Israelis were woken up to a light earthquake on Wednesday morning after a tremor struck the Greek island of Crete, in the Mediterranean Sea.
There were no reports of injuries or damage following the earthquake.
The Seismology Division of the Geological Survey of Israel reported that the earthquake was at a 5.7 magnitude at a depth of 35km, south of Crete.
Israelis across the country reported feeling the tremor.
Crete was hit by a similar magnitude 5.7 earthquake on Sunday.
On October 12, a powerful magnitude 6.3 earthquake rocked Crete, two weeks after another tremor on the island killed a man and damaged hundreds of buildings.

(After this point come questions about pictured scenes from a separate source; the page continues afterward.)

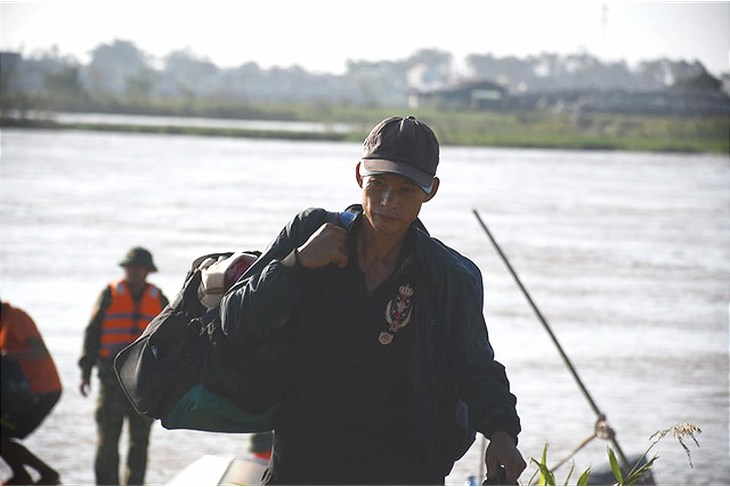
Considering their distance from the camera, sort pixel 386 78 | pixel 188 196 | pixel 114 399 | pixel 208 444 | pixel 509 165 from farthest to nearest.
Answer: pixel 386 78 → pixel 509 165 → pixel 188 196 → pixel 208 444 → pixel 114 399

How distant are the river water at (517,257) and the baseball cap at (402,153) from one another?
3667 mm

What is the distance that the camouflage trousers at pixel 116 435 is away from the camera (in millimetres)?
8383

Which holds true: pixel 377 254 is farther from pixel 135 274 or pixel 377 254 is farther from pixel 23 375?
pixel 135 274

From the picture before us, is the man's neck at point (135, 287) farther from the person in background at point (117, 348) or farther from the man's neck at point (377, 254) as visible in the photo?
the man's neck at point (377, 254)

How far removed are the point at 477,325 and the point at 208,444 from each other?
7.56 meters

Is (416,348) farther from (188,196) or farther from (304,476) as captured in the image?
(188,196)

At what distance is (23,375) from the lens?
732cm

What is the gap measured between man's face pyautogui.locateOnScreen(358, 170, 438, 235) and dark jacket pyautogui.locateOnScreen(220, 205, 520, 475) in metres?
0.10

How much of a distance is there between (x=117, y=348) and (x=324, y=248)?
19.8 feet

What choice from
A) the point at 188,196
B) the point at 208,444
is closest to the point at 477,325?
the point at 208,444

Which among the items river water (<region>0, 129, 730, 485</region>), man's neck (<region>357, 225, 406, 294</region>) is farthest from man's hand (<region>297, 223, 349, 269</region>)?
river water (<region>0, 129, 730, 485</region>)

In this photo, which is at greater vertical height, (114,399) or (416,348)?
(416,348)

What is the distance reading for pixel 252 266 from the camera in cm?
253

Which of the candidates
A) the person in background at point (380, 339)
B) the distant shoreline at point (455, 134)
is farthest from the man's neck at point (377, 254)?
the distant shoreline at point (455, 134)
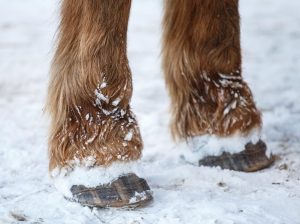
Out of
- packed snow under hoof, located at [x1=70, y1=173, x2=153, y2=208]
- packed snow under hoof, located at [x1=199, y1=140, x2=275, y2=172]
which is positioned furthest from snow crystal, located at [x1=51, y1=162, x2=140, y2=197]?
packed snow under hoof, located at [x1=199, y1=140, x2=275, y2=172]

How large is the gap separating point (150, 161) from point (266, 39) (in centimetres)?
213

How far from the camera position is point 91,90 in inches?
83.4

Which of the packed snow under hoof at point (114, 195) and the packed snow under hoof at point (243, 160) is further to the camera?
the packed snow under hoof at point (243, 160)

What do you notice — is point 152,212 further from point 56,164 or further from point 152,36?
point 152,36

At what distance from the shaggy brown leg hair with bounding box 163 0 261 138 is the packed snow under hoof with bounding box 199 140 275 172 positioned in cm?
7

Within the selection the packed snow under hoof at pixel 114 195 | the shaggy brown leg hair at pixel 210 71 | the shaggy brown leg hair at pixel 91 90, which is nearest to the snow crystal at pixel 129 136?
the shaggy brown leg hair at pixel 91 90

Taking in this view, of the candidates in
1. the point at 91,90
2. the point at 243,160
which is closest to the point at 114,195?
the point at 91,90

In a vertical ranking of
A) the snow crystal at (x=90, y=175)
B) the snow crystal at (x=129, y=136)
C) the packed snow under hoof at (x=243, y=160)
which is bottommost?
the packed snow under hoof at (x=243, y=160)

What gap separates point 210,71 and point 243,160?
1.03 ft

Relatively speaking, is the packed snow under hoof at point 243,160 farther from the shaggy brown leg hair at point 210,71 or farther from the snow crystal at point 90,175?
the snow crystal at point 90,175

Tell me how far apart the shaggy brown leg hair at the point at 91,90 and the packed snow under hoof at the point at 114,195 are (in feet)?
0.22

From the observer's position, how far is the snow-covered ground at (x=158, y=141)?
2.05 m

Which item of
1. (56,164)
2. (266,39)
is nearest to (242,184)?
(56,164)

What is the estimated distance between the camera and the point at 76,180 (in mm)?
2109
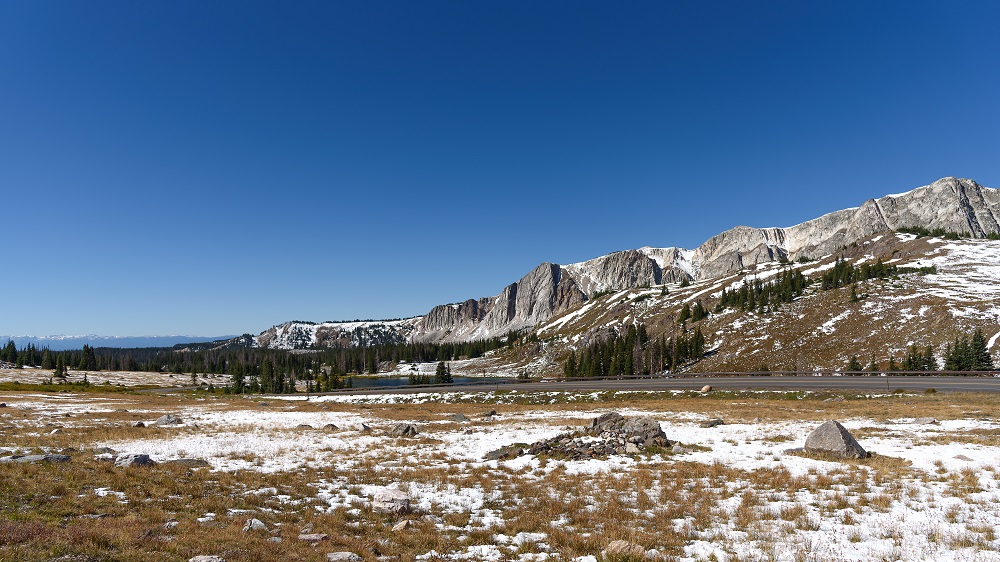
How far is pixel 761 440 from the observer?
80.7ft

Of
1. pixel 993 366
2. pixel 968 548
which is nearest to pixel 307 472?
pixel 968 548

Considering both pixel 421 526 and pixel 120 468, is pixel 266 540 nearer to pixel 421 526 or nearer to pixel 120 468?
pixel 421 526

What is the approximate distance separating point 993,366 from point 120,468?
374ft

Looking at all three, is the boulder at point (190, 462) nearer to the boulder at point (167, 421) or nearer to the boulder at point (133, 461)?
the boulder at point (133, 461)

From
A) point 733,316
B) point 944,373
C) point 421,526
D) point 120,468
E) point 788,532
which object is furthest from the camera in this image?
point 733,316

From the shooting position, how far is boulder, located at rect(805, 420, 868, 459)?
19.6 m

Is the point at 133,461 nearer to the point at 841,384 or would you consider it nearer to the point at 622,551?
the point at 622,551

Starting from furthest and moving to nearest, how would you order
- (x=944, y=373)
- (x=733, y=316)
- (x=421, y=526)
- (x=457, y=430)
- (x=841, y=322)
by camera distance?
1. (x=733, y=316)
2. (x=841, y=322)
3. (x=944, y=373)
4. (x=457, y=430)
5. (x=421, y=526)

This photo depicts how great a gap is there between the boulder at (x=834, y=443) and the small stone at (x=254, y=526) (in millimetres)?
22621

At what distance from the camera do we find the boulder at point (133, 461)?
17.8 m

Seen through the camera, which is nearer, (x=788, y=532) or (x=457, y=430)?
(x=788, y=532)

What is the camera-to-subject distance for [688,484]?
1648cm

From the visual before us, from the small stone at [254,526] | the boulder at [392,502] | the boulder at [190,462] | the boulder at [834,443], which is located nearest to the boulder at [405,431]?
the boulder at [190,462]

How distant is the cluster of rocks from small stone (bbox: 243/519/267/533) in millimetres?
12675
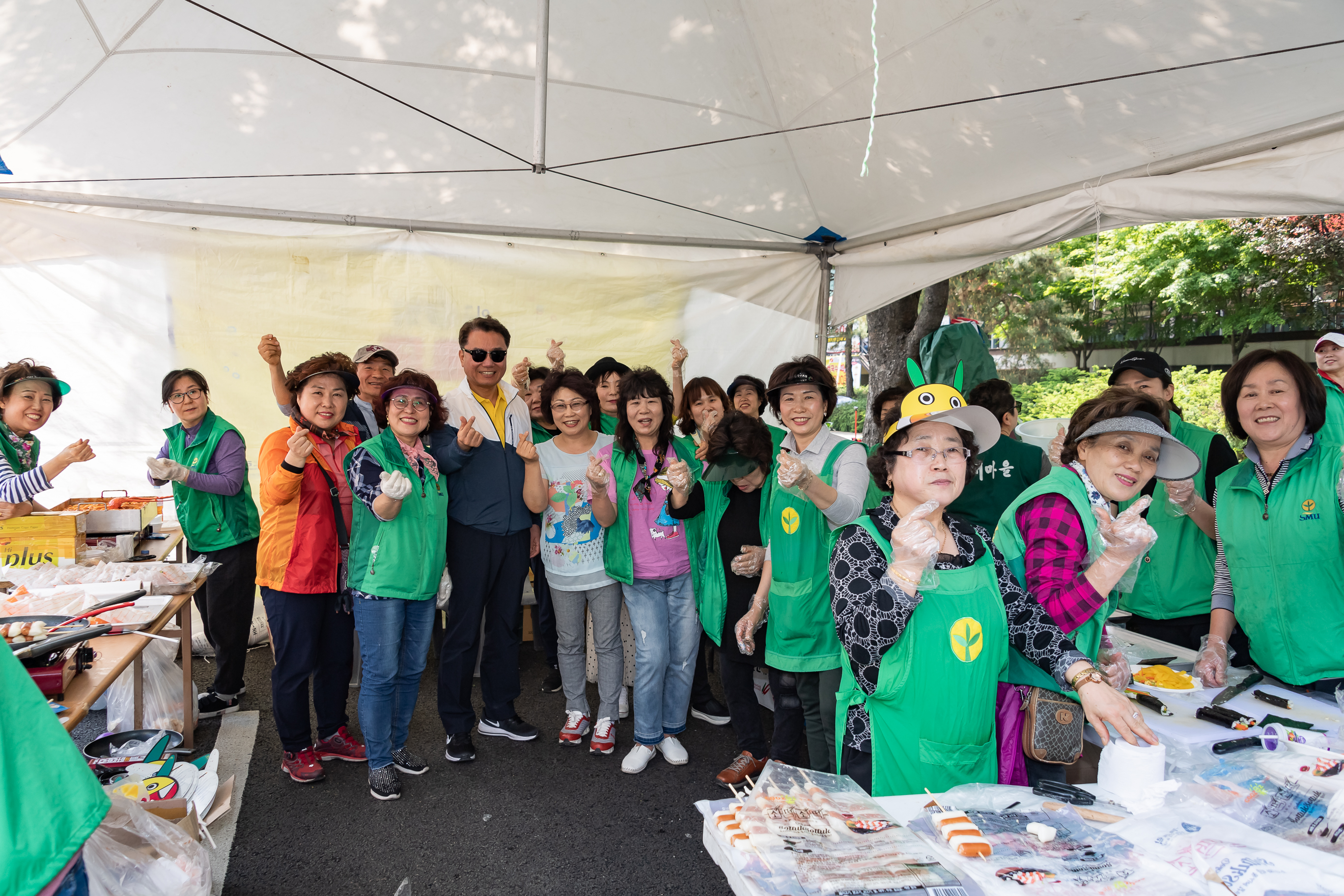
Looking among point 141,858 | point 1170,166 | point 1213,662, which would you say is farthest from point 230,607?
point 1170,166

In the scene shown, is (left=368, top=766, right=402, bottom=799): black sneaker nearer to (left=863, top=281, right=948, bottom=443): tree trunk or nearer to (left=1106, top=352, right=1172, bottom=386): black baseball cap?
(left=1106, top=352, right=1172, bottom=386): black baseball cap

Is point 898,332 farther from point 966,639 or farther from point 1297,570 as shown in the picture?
point 966,639

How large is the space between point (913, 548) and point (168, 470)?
3461 mm

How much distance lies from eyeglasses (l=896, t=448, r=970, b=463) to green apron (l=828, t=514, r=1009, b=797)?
0.23 meters

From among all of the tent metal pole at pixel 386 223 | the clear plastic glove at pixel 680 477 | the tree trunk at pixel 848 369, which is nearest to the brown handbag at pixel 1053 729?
the clear plastic glove at pixel 680 477

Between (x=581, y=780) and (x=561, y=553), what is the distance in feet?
3.38

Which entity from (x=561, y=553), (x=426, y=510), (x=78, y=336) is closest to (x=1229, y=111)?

Crete is situated on the Hellenic arc which is known for its frequent and violent seismic activity and is the center of Europe’s deadliest earthquakes. The island of Crete lies above a convergent boundary where the Aegean Sea and African plates meet. This makes the region prone to large earthquakes and tsunamis.
Israel itself experiences earthquakes from time to time. It is situated on the East African Rift, which runs through the Jordan Valley, on the border with Jordan, an area prone to earthquakes.
The last major earthquake to hit the region occurred in 1927 — a 6.2-magnitude tremor that killed 500 people and injured another 700.
Experts on the issue say that Israel experiences a devastating earthquake every 100 years and have warned that such a disastrous occurrence is just a question of time.